(Saved entries)
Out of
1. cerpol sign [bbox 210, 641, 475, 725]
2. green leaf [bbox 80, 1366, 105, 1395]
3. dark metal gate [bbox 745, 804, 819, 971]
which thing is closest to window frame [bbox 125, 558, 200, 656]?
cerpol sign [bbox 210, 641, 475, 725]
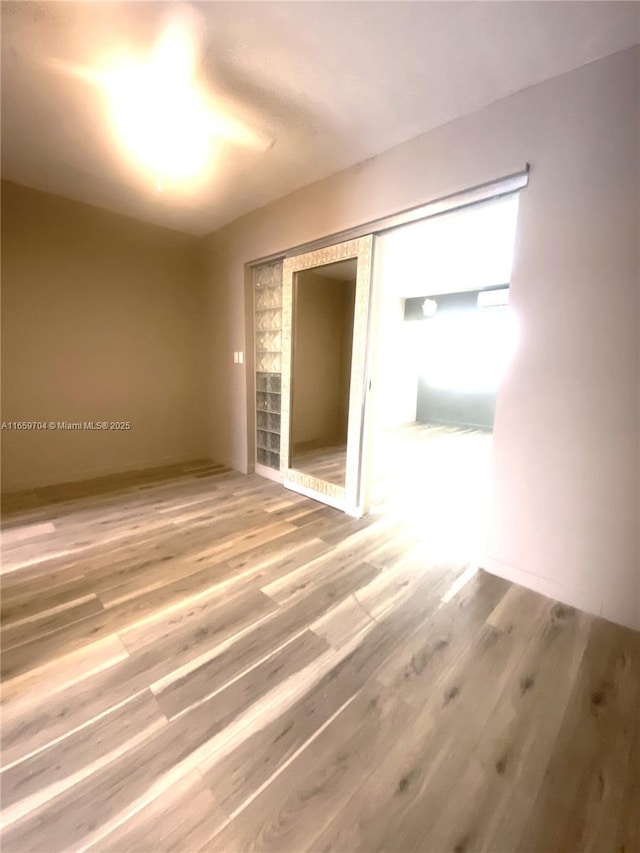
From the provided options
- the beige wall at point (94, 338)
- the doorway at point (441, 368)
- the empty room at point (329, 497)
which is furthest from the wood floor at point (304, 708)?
the beige wall at point (94, 338)

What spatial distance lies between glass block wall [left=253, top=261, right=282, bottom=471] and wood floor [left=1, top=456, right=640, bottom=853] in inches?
63.2

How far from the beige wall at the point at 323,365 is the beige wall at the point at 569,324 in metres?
1.97

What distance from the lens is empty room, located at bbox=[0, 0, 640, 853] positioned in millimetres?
977

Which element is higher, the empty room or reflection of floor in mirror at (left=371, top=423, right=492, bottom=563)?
the empty room

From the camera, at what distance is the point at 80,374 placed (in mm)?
3320

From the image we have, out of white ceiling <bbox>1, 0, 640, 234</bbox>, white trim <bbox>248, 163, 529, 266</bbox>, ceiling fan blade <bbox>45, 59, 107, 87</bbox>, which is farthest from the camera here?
white trim <bbox>248, 163, 529, 266</bbox>

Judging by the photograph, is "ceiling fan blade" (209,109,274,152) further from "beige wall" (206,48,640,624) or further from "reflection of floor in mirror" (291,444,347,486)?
"reflection of floor in mirror" (291,444,347,486)

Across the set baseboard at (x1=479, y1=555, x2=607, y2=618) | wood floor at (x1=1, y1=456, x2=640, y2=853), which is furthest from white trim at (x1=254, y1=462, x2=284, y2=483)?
baseboard at (x1=479, y1=555, x2=607, y2=618)

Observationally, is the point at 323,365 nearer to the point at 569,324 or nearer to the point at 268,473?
the point at 268,473

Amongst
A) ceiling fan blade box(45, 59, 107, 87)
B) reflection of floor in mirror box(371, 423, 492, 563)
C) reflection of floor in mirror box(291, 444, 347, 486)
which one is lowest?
reflection of floor in mirror box(371, 423, 492, 563)

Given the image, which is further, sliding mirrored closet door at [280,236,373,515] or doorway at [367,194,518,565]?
sliding mirrored closet door at [280,236,373,515]

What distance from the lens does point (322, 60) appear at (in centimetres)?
156

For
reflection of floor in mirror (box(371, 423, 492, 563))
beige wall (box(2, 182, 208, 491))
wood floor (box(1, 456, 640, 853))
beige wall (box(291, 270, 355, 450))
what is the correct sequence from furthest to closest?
beige wall (box(291, 270, 355, 450))
beige wall (box(2, 182, 208, 491))
reflection of floor in mirror (box(371, 423, 492, 563))
wood floor (box(1, 456, 640, 853))

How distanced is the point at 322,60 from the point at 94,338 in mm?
3074
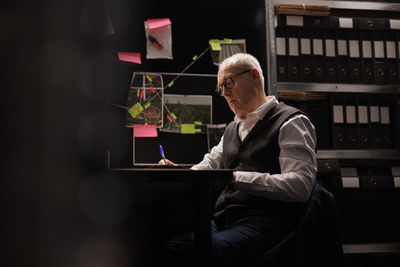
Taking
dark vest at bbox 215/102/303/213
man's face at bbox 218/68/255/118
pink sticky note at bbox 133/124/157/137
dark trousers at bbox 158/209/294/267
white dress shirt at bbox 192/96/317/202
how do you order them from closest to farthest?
1. dark trousers at bbox 158/209/294/267
2. white dress shirt at bbox 192/96/317/202
3. dark vest at bbox 215/102/303/213
4. man's face at bbox 218/68/255/118
5. pink sticky note at bbox 133/124/157/137

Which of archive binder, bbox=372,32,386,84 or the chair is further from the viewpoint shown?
archive binder, bbox=372,32,386,84

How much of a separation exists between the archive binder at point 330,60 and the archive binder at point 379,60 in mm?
284

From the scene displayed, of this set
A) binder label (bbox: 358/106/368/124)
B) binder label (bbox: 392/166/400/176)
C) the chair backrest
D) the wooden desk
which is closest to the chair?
the chair backrest

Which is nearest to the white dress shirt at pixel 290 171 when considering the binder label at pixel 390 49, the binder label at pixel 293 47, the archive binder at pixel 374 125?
the binder label at pixel 293 47

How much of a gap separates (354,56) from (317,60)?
26cm

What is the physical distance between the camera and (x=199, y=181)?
749 millimetres

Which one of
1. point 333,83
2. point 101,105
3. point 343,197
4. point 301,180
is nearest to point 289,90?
point 333,83

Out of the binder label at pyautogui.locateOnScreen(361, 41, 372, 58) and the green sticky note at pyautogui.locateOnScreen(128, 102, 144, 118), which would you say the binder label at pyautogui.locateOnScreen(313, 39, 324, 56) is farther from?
the green sticky note at pyautogui.locateOnScreen(128, 102, 144, 118)

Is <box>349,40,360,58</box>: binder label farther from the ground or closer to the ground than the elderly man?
farther from the ground

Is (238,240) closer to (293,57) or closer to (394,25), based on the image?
(293,57)

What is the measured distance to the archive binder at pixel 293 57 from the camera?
226cm

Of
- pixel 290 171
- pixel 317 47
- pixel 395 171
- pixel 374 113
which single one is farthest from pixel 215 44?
pixel 395 171

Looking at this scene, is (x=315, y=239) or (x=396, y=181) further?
(x=396, y=181)

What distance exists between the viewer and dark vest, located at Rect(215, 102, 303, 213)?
1358 mm
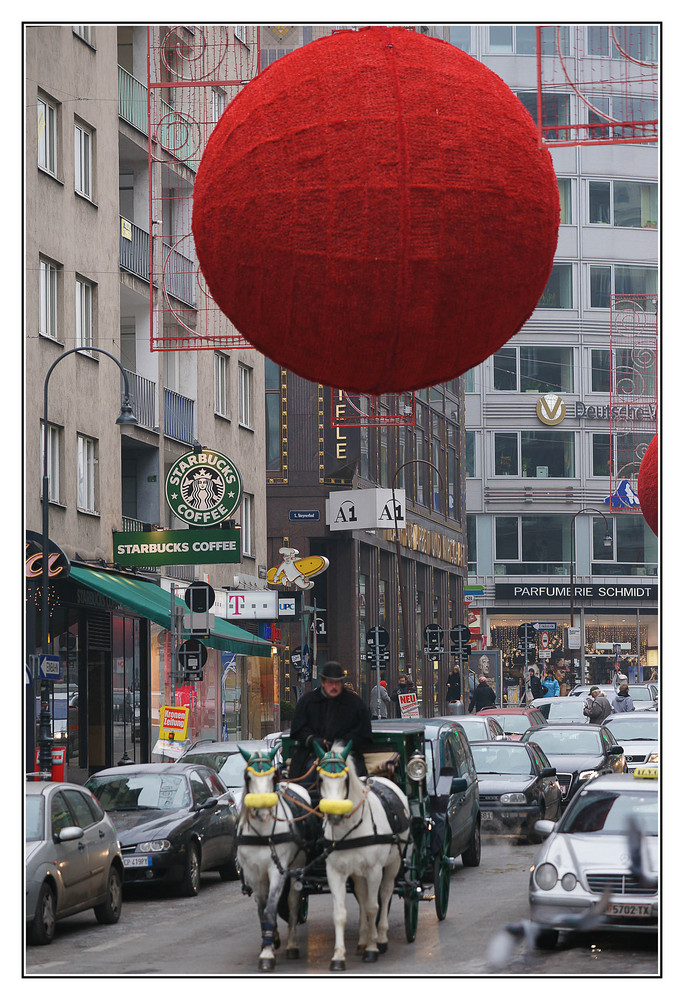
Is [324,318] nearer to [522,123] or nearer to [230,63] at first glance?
[522,123]

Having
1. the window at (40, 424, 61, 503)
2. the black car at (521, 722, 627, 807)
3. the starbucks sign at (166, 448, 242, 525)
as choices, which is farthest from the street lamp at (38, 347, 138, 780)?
the black car at (521, 722, 627, 807)

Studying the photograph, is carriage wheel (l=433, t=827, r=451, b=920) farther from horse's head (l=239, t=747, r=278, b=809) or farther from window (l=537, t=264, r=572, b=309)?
window (l=537, t=264, r=572, b=309)

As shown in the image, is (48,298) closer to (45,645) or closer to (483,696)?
(45,645)

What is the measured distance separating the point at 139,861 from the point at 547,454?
228 ft

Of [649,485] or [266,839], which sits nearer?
[266,839]

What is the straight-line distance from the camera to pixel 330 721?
12945mm

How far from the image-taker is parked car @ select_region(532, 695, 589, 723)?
125ft

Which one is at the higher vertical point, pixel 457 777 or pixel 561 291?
pixel 561 291

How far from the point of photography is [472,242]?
21.1 feet

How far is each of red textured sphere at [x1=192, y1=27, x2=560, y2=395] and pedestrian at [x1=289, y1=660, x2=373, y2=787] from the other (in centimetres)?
632

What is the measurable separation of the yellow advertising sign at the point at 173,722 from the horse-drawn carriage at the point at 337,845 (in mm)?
11398

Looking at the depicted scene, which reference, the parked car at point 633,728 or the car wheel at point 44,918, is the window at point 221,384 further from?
the car wheel at point 44,918

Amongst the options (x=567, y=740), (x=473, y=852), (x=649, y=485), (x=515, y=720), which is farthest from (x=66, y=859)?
(x=515, y=720)
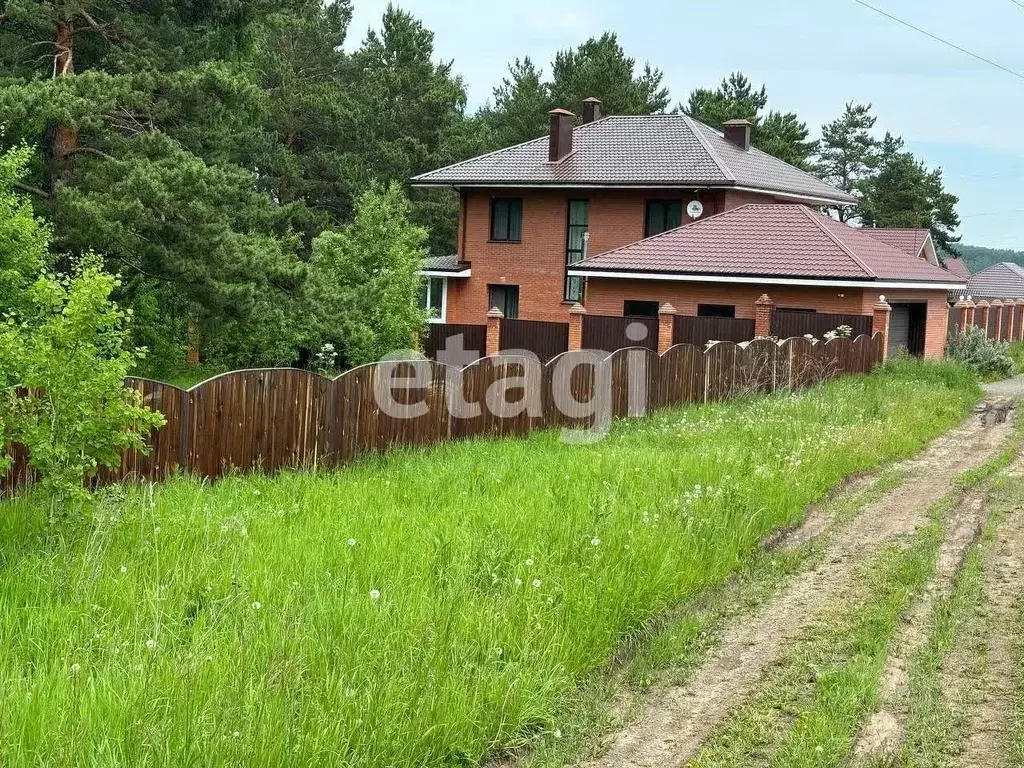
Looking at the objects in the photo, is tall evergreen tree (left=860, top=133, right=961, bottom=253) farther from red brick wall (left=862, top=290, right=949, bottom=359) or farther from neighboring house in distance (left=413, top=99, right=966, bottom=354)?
red brick wall (left=862, top=290, right=949, bottom=359)

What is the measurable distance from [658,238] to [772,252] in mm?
3466

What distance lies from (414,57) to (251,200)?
92.6 ft

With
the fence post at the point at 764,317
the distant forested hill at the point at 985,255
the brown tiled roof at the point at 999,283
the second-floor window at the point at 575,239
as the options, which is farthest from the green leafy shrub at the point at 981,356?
the distant forested hill at the point at 985,255

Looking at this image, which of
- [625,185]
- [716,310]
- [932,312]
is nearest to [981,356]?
[932,312]

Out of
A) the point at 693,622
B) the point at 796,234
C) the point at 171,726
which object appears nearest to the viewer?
the point at 171,726

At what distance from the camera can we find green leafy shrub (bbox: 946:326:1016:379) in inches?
1080

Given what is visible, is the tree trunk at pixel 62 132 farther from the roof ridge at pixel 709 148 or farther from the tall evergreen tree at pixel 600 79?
the tall evergreen tree at pixel 600 79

> **Problem details**
Print the complete listing exactly as it stands, without its pictures.

> **Worked solution**
Out of
1. cerpol sign [bbox 210, 641, 475, 725]
2. green leaf [bbox 80, 1366, 105, 1395]
3. dark metal gate [bbox 745, 804, 819, 971]
which thing is closest to window frame [bbox 125, 558, 200, 656]?
cerpol sign [bbox 210, 641, 475, 725]
From the provided options
- the beige wall at point (94, 338)
- the doorway at point (441, 368)
- the empty room at point (329, 497)
which is furthest from the wood floor at point (304, 708)?
the beige wall at point (94, 338)

What spatial distance lies between glass block wall [left=253, top=261, right=282, bottom=471] and wood floor [left=1, top=456, right=640, bottom=853] in inches?
63.2

How far from the beige wall at the point at 323,365 is the beige wall at the point at 569,324 in metres?
1.97

What distance from the lens is empty room, located at bbox=[0, 0, 640, 853] positioned in millimetres?
977

Which element is higher, the empty room or reflection of floor in mirror at (left=371, top=423, right=492, bottom=563)?
the empty room

From the camera, at what distance is the point at 80,374 placed (in mm)?
3320

From the image we have, out of white ceiling <bbox>1, 0, 640, 234</bbox>, white trim <bbox>248, 163, 529, 266</bbox>, ceiling fan blade <bbox>45, 59, 107, 87</bbox>, which is farthest from the camera here?
white trim <bbox>248, 163, 529, 266</bbox>

Judging by the photograph, is "ceiling fan blade" (209,109,274,152) further from "beige wall" (206,48,640,624) or further from "reflection of floor in mirror" (291,444,347,486)?
"reflection of floor in mirror" (291,444,347,486)

Across the set baseboard at (x1=479, y1=555, x2=607, y2=618) | wood floor at (x1=1, y1=456, x2=640, y2=853), which is furthest from white trim at (x1=254, y1=462, x2=284, y2=483)?
baseboard at (x1=479, y1=555, x2=607, y2=618)

Observationally, is the point at 323,365 nearer to the point at 569,324 or nearer to the point at 268,473?
the point at 268,473

Amongst
A) ceiling fan blade box(45, 59, 107, 87)
B) reflection of floor in mirror box(371, 423, 492, 563)
C) reflection of floor in mirror box(291, 444, 347, 486)
which one is lowest?
reflection of floor in mirror box(371, 423, 492, 563)

Given the image, which is further, sliding mirrored closet door at [280,236,373,515] or doorway at [367,194,518,565]?
sliding mirrored closet door at [280,236,373,515]

What distance from the lens does point (322, 60) appear at (in centimetres)?
156

For
reflection of floor in mirror (box(371, 423, 492, 563))
beige wall (box(2, 182, 208, 491))
wood floor (box(1, 456, 640, 853))
beige wall (box(291, 270, 355, 450))
what is the correct sequence from furthest to closest?
beige wall (box(291, 270, 355, 450))
beige wall (box(2, 182, 208, 491))
reflection of floor in mirror (box(371, 423, 492, 563))
wood floor (box(1, 456, 640, 853))

How distanced is the point at 322,60 from the point at 94,338 in mm?
3074
Taking
dark vest at bbox 215/102/303/213
man's face at bbox 218/68/255/118
pink sticky note at bbox 133/124/157/137
dark trousers at bbox 158/209/294/267
white dress shirt at bbox 192/96/317/202
how do you order them from closest to farthest?
1. dark trousers at bbox 158/209/294/267
2. white dress shirt at bbox 192/96/317/202
3. dark vest at bbox 215/102/303/213
4. man's face at bbox 218/68/255/118
5. pink sticky note at bbox 133/124/157/137

Which of archive binder, bbox=372,32,386,84 or the chair is further from the viewpoint shown?
archive binder, bbox=372,32,386,84

How much of a separation exists between the archive binder at point 330,60 and the archive binder at point 379,60 in mm?
284

From the scene displayed, of this set
A) binder label (bbox: 358/106/368/124)
B) binder label (bbox: 392/166/400/176)
C) the chair backrest
D) the wooden desk
which is closest to the chair?
the chair backrest

Which is nearest to the white dress shirt at pixel 290 171 when considering the binder label at pixel 390 49, the binder label at pixel 293 47, the archive binder at pixel 374 125?
the binder label at pixel 293 47

How much of a gap separates (354,56) from (317,60)?
26cm

What is the physical distance between the camera and (x=199, y=181)?
749 millimetres

Which one of
1. point 333,83
2. point 101,105
3. point 343,197
4. point 301,180
is nearest to point 289,90?
point 333,83

Out of the binder label at pyautogui.locateOnScreen(361, 41, 372, 58) and the green sticky note at pyautogui.locateOnScreen(128, 102, 144, 118), which would you say the binder label at pyautogui.locateOnScreen(313, 39, 324, 56) is farther from?
the green sticky note at pyautogui.locateOnScreen(128, 102, 144, 118)

Is <box>349,40,360,58</box>: binder label farther from the ground or closer to the ground than the elderly man?
farther from the ground

Is (238,240) closer to (293,57) or closer to (394,25), based on the image?
(293,57)

What is the measured distance to the archive binder at pixel 293 57 from the camera?
226cm

Of
- pixel 290 171
- pixel 317 47
- pixel 395 171
- pixel 374 113
which single one is farthest from pixel 215 44?
pixel 395 171

Looking at this scene, is (x=315, y=239) or (x=396, y=181) further?
(x=396, y=181)

What distance exists between the viewer and dark vest, located at Rect(215, 102, 303, 213)?
1358 mm
Is [324,318] nearer to [522,123] or nearer to [230,63] at first glance?
[522,123]

Having
1. the window at (40, 424, 61, 503)
2. the black car at (521, 722, 627, 807)
3. the starbucks sign at (166, 448, 242, 525)
as choices, which is farthest from the street lamp at (38, 347, 138, 780)?
the black car at (521, 722, 627, 807)

Studying the photograph, is carriage wheel (l=433, t=827, r=451, b=920) farther from horse's head (l=239, t=747, r=278, b=809) or farther from window (l=537, t=264, r=572, b=309)?
window (l=537, t=264, r=572, b=309)

As shown in the image, is (48,298) closer to (45,645) or closer to (483,696)?
(45,645)

What is the measured distance separating the point at 139,861 from the point at 547,454?
228 ft

Of [649,485] or [266,839], which sits nearer?
[266,839]

What is the straight-line distance from the camera to pixel 330 721?
12945mm

How far from the image-taker is parked car @ select_region(532, 695, 589, 723)?
125ft

Which one is at the higher vertical point, pixel 457 777 or pixel 561 291?
pixel 561 291

How far from the point of photography is [472,242]?
21.1 feet

How far is each of red textured sphere at [x1=192, y1=27, x2=560, y2=395] and pedestrian at [x1=289, y1=660, x2=373, y2=787] from the other (in centimetres)?
632

What is the measurable separation of the yellow advertising sign at the point at 173,722 from the horse-drawn carriage at the point at 337,845 (in mm)?
11398

Looking at the depicted scene, which reference, the parked car at point 633,728 or the car wheel at point 44,918, is the window at point 221,384 further from?
the car wheel at point 44,918

Amongst the options (x=567, y=740), (x=473, y=852), (x=649, y=485), (x=515, y=720), which is farthest from (x=66, y=859)?
(x=515, y=720)
Looking at the objects in the photo, is tall evergreen tree (left=860, top=133, right=961, bottom=253) farther from red brick wall (left=862, top=290, right=949, bottom=359) or farther from neighboring house in distance (left=413, top=99, right=966, bottom=354)?
red brick wall (left=862, top=290, right=949, bottom=359)

What is the measurable distance from [658,238] to [772,252] in mm?
3466

What distance lies from (414,57) to (251,200)?
92.6 ft

With
the fence post at the point at 764,317
the distant forested hill at the point at 985,255
the brown tiled roof at the point at 999,283
the second-floor window at the point at 575,239
as the options, which is farthest from the green leafy shrub at the point at 981,356?
the distant forested hill at the point at 985,255

Looking at this image, which of
- [625,185]
- [716,310]
- [932,312]
is nearest to [981,356]?
[932,312]

Out of
A) the point at 693,622
B) the point at 796,234
C) the point at 171,726
which object appears nearest to the viewer?
the point at 171,726

At what distance from the camera can we find green leafy shrub (bbox: 946:326:1016:379) in inches?
1080

Given what is visible, is the tree trunk at pixel 62 132 farther from the roof ridge at pixel 709 148 or farther from the tall evergreen tree at pixel 600 79?
the tall evergreen tree at pixel 600 79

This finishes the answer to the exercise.